Every operating system (and every distro) handles setting the initial environment differently. Since this is asking about Ubuntu, I'll limit things to that.
In Ubuntu, systemd starts the first processes, and has control of that initial environment. Systemd chooses to not have a way to set a global default environment within itself, but it has provisions for setting variables in different contexts.
- systemd-environment-d-generator sets initial environment for user manager instances.
- systemd.environment-generator has separate config files for each manager service
- pam_env.conf modifies the environment for users that log in (see man pages for environ(7) and pam_env.conf)
- For bash and sh,
/etc/environment
can set variables when the shell starts; these can be inherited by subprocesses. Most shell instances read this, but some don't, and they can be explicitly told not to.
- Each shell can read
/etc/profile
or /etc/bash.bashrc
which in turn may read files from /etc/profile.d
, but again, not every shell instance does this, and the shell can be told to not read these or only read these.

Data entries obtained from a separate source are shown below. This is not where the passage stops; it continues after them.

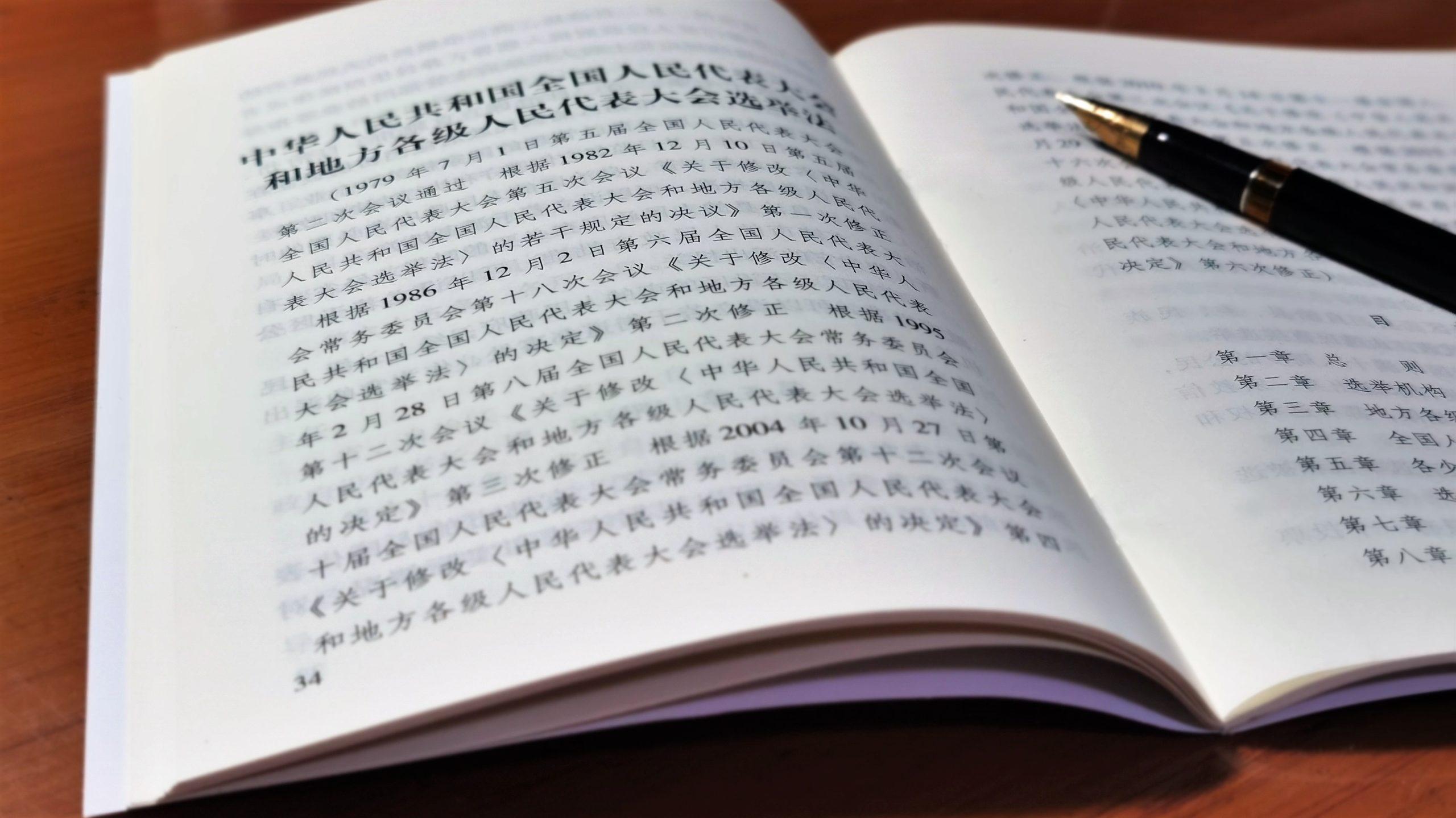 《中华人民共和国全国人民代表大会和地方各级人民代表大会选举法》书影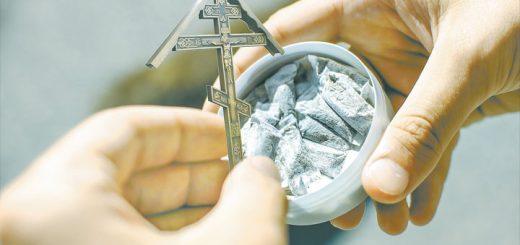 В алтайской полиции рассказали, как борются с продажей аналогов снюса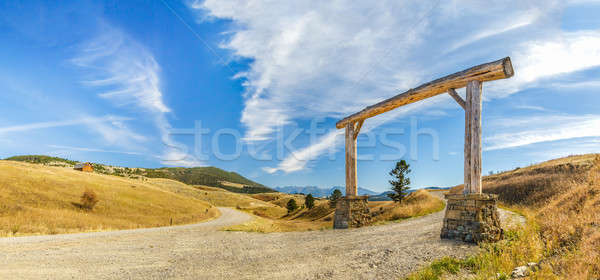 Wooden Arch Entrance Stock photo © LAMeeks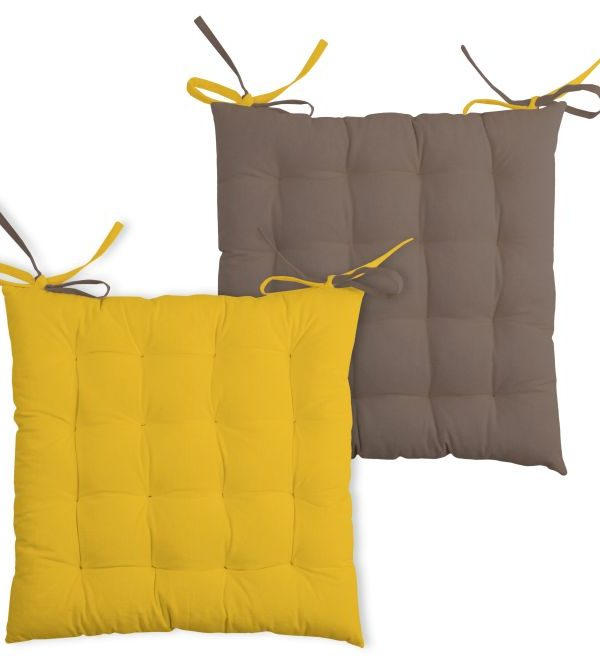 Perna galbena scaun Duo Galette Moutarde Taupe 40x40 cm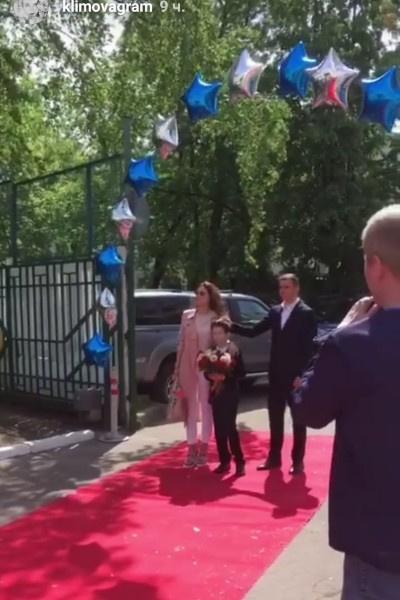 Екатерина Климова и Игорь Петренко пришли на праздник сына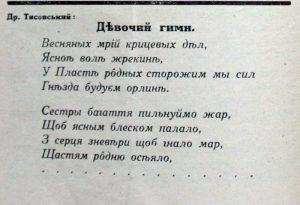 Дівочий гімн, слова д-р Олександр Тисовський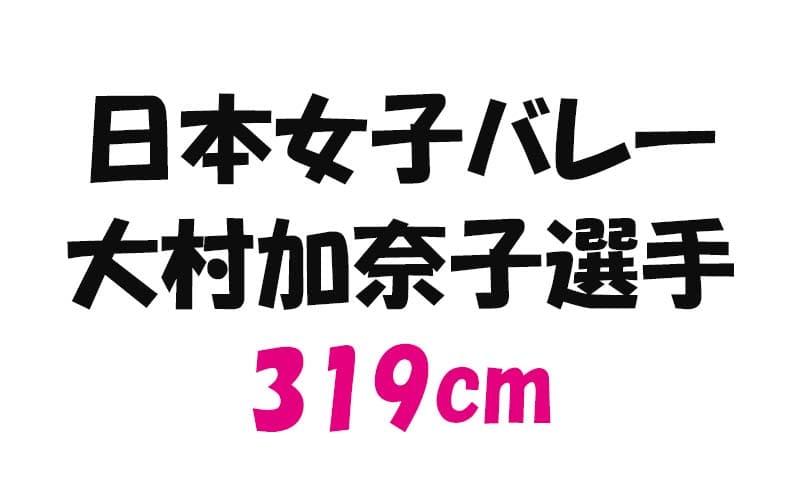 大村選手の319cm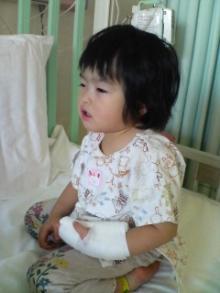 biginning at hospital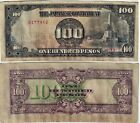 Philippinen Banknote 100 Peso ND (1943)  P-112a Japanese Government ohne Stempel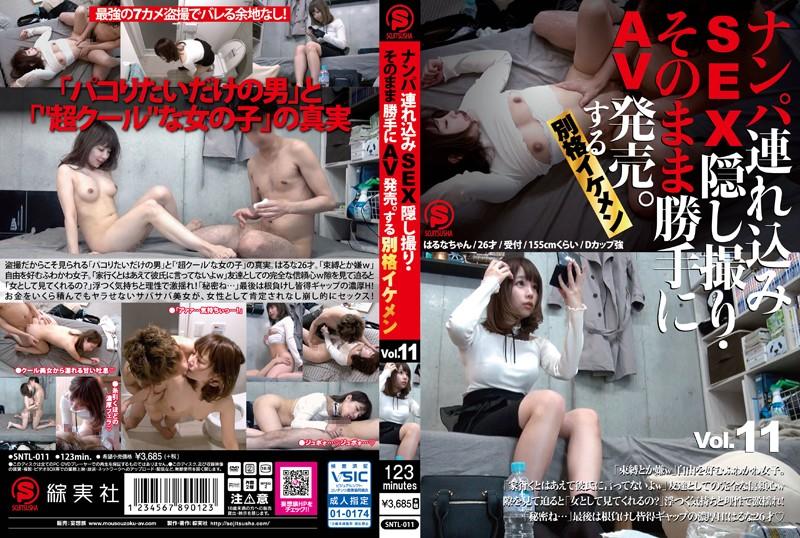 ナンパ連れ込みSEX隠し撮り・そのまま勝手にAV発売。する別格イケメン Vol.11 (SNTL-011)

- Each user's shell init files can modify the environment.
- Programs like
ssh
and sudo
have whitelists and blacklists of variables that are intentionally inherited or intentionally removed for subprocesses.
- Services like systemd and cron typically inherit and pass a very minimal set of environment variables. Cron allows setting variables in each config file that are "global" for that config file.
- The
env
command can modify the environment of a command before it is started.
This list is not exhaustive, there are probably more sources.
And none of these are "global" -- environment variables are explicitly local to each process, although they can be inherited from a global source.